--- Start of Extracted information ---

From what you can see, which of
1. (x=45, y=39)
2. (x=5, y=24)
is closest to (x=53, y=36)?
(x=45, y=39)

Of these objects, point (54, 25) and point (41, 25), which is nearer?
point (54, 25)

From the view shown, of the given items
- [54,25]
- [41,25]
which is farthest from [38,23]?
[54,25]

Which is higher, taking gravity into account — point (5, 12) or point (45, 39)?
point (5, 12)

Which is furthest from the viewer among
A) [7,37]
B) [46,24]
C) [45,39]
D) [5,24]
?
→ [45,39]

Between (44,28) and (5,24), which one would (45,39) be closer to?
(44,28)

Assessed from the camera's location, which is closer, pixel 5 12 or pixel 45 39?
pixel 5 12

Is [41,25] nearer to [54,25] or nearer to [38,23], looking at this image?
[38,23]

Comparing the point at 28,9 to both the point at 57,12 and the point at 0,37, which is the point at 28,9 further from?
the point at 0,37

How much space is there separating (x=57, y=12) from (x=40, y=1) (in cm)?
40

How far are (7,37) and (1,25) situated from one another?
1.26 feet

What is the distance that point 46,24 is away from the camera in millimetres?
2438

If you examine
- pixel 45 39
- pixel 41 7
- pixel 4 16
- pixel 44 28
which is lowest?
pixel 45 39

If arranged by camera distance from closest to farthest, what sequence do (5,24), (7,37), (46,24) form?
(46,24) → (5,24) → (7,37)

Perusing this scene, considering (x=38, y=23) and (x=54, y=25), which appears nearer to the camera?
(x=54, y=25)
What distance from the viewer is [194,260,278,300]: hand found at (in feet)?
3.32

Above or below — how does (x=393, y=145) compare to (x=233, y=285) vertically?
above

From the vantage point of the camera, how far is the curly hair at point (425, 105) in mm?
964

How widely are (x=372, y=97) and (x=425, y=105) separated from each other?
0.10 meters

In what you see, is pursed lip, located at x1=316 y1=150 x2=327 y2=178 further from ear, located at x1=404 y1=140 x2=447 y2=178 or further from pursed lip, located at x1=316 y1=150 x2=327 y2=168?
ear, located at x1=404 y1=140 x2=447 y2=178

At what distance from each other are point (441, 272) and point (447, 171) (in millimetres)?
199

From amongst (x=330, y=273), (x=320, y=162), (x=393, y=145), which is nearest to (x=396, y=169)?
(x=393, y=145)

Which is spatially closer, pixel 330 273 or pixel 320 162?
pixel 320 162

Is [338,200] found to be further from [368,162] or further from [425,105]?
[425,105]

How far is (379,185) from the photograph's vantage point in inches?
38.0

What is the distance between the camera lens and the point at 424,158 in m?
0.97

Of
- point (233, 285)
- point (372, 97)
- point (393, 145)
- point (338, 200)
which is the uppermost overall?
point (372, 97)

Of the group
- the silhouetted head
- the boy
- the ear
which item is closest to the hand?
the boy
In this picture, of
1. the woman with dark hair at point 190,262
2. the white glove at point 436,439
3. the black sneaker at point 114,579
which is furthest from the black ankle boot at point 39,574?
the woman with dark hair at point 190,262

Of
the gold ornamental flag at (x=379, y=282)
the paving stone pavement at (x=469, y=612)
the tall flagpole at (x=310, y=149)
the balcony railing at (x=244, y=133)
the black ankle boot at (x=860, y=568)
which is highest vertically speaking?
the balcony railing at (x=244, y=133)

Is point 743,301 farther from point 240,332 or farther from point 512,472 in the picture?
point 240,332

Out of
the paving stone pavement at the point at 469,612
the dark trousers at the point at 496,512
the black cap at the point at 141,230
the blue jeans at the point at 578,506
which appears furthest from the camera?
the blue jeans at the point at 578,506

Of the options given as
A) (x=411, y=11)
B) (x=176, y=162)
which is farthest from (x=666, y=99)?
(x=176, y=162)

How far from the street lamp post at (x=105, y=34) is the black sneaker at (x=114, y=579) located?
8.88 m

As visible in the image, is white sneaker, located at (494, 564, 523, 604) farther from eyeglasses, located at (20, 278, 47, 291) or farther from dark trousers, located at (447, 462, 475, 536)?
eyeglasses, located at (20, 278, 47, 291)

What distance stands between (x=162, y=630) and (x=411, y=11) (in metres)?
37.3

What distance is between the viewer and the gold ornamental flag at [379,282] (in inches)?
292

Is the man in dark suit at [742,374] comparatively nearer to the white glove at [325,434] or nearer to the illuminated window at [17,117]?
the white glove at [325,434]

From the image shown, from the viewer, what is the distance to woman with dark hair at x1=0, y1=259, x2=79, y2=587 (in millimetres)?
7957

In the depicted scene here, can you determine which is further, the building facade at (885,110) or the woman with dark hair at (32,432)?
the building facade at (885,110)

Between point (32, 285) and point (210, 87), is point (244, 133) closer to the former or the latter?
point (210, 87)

--- End of Extracted information ---

### Job
Copy out the entries word for word, starting at the line that contains "Above or below" and ending at the line that contains "0.10 meters", with both of those lines included.

### Problem solution
Above or below — how does (x=393, y=145) compare to (x=233, y=285) vertically?
above

From the vantage point of the camera, how far is the curly hair at point (425, 105) in mm?
964

How widely are (x=372, y=97) and (x=425, y=105) separated from each other?
0.10 meters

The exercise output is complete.